I love the Olympics. I am amazed by the participants. Watching the gymnasts, swimmers, divers, runners, rowers, and athletic powerhouses in every category of competition is impressive. It’s thrilling to see them make it to this moment and, in many cases, to watch them win.

But, I wonder. Could they have ever made it to that medal stand without pain? If they had trained “hurt free” for decades, would they have ever had the opportunity to compete for gold? How many times did those gymnasts fall from the uneven bars? How many years did those swimmers’ arms’ ache after nine hours of training in the pool? How many missed twists off the 10 meter caused a sting to the diver’s body? How many times have these athletes been treated for torn ligaments, strained muscles, or even broken bones? How many times has it hurt SO bad that they questioned whether or not they should continue?

My thought for the day is that working out, if done well, is not pain-free. If you want to succeed as an athlete. There will be pain.

Same with life. Somewhere, somehow, we got the impression that because we are Americans life will be pain free. As Christians we take that one step further, believing that because we have God on our side we are even more immunized from hurt. If it makes you say “ouch” we quickly search for an escape. We assume we should be able to get away because, surely, that’s not what God has for us. We “claim” the Bible verses that speak to God’s protection as our shields against enduring hardships. We ignore the verses that promise things like, “we will be persecuted” (John 15:18-21) or you, “will have trouble” (John 16:33). Even the oft-quoted 23rd Psalm mentions going through the “valley of the shadow of death.”

What we miss is that the promise is that God is with us through the hurt. It is not that life will be pain-free. The promise is that He will never leave us, nor forsake us. (Hebrews 13:5) That He will be with us as we walk through that dark, dark valley. (Psalm 23:4) The promise is that we have no reason to fear because we know God is in control.

I'll be honest.  I want my life to be pain-free.

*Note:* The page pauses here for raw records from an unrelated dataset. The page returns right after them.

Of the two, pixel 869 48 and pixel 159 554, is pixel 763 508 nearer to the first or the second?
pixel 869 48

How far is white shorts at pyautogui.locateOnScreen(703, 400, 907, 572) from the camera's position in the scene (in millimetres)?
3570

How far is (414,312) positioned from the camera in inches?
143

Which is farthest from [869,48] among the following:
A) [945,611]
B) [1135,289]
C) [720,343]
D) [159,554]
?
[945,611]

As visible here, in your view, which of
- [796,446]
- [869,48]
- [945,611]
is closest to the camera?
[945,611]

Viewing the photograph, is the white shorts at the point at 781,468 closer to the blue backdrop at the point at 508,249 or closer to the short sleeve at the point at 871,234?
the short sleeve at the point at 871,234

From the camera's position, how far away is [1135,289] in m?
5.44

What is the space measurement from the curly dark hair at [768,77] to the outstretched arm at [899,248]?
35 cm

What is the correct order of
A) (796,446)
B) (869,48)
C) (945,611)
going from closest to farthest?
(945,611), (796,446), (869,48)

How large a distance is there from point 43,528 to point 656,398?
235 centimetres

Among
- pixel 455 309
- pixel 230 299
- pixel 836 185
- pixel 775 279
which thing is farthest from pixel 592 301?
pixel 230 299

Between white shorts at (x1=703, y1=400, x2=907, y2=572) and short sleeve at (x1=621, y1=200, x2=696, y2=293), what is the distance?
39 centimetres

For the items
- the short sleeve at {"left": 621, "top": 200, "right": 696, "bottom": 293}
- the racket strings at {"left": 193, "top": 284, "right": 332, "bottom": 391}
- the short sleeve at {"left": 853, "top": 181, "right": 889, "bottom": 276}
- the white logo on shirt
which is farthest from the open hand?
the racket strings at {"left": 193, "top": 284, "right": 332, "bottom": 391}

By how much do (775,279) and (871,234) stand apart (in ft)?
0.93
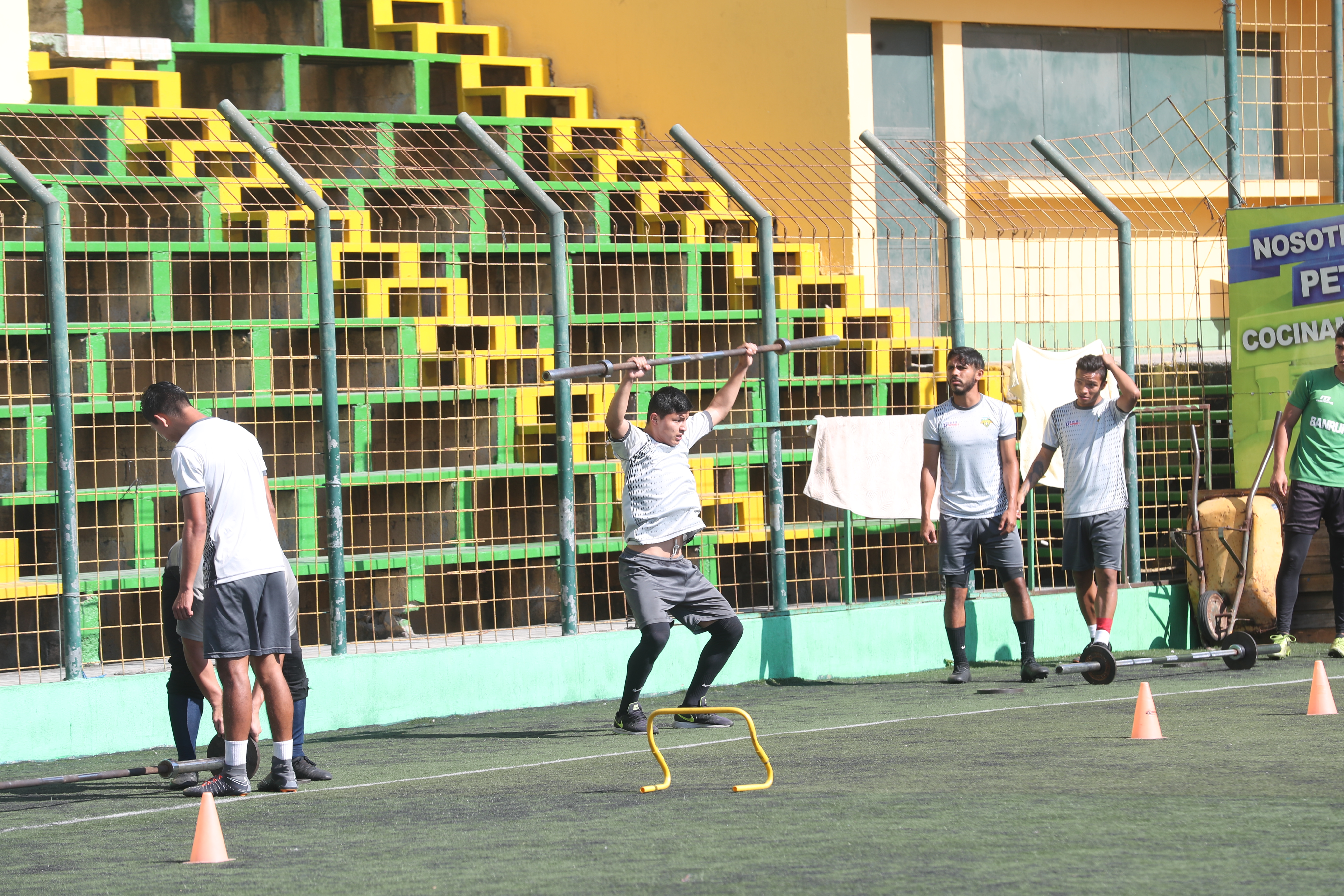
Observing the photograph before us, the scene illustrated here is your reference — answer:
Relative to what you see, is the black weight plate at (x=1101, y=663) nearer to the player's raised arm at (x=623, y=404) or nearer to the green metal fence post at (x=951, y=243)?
the green metal fence post at (x=951, y=243)

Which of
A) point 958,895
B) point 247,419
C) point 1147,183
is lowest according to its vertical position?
point 958,895

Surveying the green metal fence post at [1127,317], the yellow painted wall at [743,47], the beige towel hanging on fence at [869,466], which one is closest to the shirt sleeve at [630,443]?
the beige towel hanging on fence at [869,466]

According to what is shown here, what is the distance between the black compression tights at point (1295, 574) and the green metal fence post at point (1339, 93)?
4.02 metres

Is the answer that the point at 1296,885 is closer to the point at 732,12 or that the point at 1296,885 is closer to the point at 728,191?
the point at 728,191

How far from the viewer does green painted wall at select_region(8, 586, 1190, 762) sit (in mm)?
8508

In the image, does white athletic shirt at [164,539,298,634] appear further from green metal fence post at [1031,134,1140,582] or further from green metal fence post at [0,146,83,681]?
green metal fence post at [1031,134,1140,582]

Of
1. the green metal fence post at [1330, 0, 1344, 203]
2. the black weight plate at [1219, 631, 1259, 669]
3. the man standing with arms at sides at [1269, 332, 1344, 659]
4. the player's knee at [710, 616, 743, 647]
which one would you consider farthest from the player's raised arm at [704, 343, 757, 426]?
the green metal fence post at [1330, 0, 1344, 203]

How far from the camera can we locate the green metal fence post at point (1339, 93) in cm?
1341

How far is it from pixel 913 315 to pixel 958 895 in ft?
29.7

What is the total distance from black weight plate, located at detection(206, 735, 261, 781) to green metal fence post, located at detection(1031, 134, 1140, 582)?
21.5 feet

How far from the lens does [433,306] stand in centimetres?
1129

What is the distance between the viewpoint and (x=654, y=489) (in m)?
8.34

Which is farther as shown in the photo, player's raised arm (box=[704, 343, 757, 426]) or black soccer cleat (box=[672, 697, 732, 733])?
player's raised arm (box=[704, 343, 757, 426])

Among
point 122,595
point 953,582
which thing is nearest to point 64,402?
point 122,595
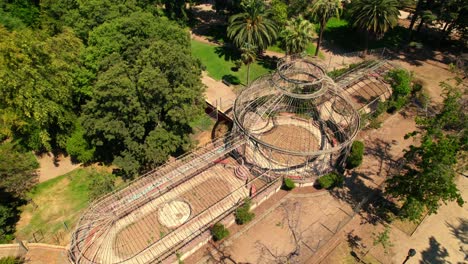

Without annoyances.  No inconveniences. Where everything goes my way.  And since it's summertime, I'll say I'm tired of pulling weeds! both literally and proverbially.  *wink*

But Heather Creekmore is right—do I/we ignore the Bible verses that indicate we will have troubles in this life?  In fact, 1 Peter 4:12 says, "Dear friends, don't be surprised at the fiery trials you are going through, as if something strange were happening to you."  (That whole chapter gives excellent perspective and encouragement, by the way!)

But she is also right as she points out where our hope needs to lie: in God's promises (especially the ones in bold print above).  He will not leave us!  I love John 16:33—"In this world you will have trouble, but take heart for I have overcome the world!"  Our Savior, Jesus, cares for us—and He wins the battle in the end—and you can take heart in that! :)

(There's also the aspect that troubles and trials build character— halleluiah! our trials are not wasted!— and for that, I call God the Great Recycler!  But that's another post....)

Friday, June 19, 2015

When you just want to quit...

I don't necessarily agree with all the viewpoints presented in the Huffington Post... but I thought this post was particularly grace-filled!

When You Just Want to Quit Being A Mom

Don't give up, Mama.  It's gonna work out alright.  Do the next right thing, and trust Jesus...

"We are confident that God is able to orchestrate everything to work toward something good and beautiful when we love Him and accept His invitation to live according to His plan."